"Well, because it is provokingly wrong. I am a sort of negation of it."

"You are very philosophical. 'A negation' is profound talking."

"Is it? Do I strike you as being learned?" she asked, with a touch of raillery.

"No—not learned. Only you don't talk quite like a girl—well, a girl who has had no advantages."

"I have had advantages. I don't know Latin and Greek, though I know the grammars of those tongues. But I know most of the Greek and Latin classics through translations, and other books too. I read Lemprière, Catullus, Martial, Juvenal, Lucian, Beaumont and Fletcher, Boccaccio, Scarron, De Brantôme, Sterne, De Foe, Smollett, Fielding, Shakespeare, the Bible, and other such; and found that all interest in the unwholesome part of those books ended with its mystery."

"You have read more than I," he said with a sigh. "How came you to read some of those queerer ones?"
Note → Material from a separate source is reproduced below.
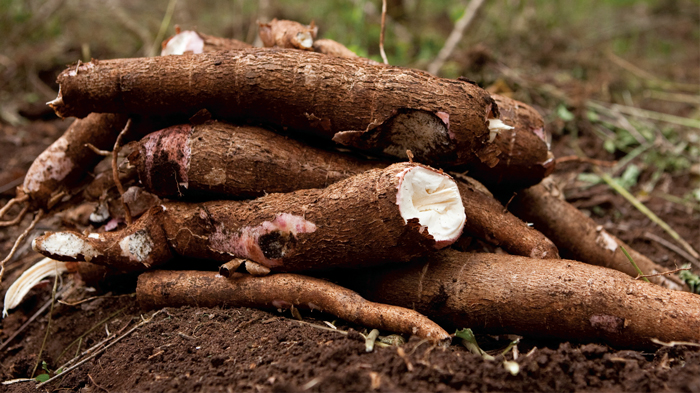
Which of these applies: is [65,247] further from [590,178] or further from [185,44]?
[590,178]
"Well," she said thoughtfully, "it was by accident. My life has been entirely shaped by what people call a peculiarity in me. I have no fear of men, as such, nor of their books. I have mixed with them—one or two of them particularly—almost as one of their own sex. I mean I have not felt about them as most women are taught to feel—to be on their guard against attacks on their virtue; for no average man—no man short of a sensual savage—will molest a woman by day or night, at home or abroad, unless she invites him. Until she says by a look 'Come on' he is always afraid to, and if you never say it, or look it, he never comes. However, what I was going to say is that when I was eighteen I formed a friendly intimacy with an undergraduate at Christminster, and he taught me a great deal, and lent me books which I should never have got hold of otherwise."

"Is your friendship broken off?"

"Oh yes. He died, poor fellow, two or three years after he had taken his degree and left Christminster."

"You saw a good deal of him, I suppose?"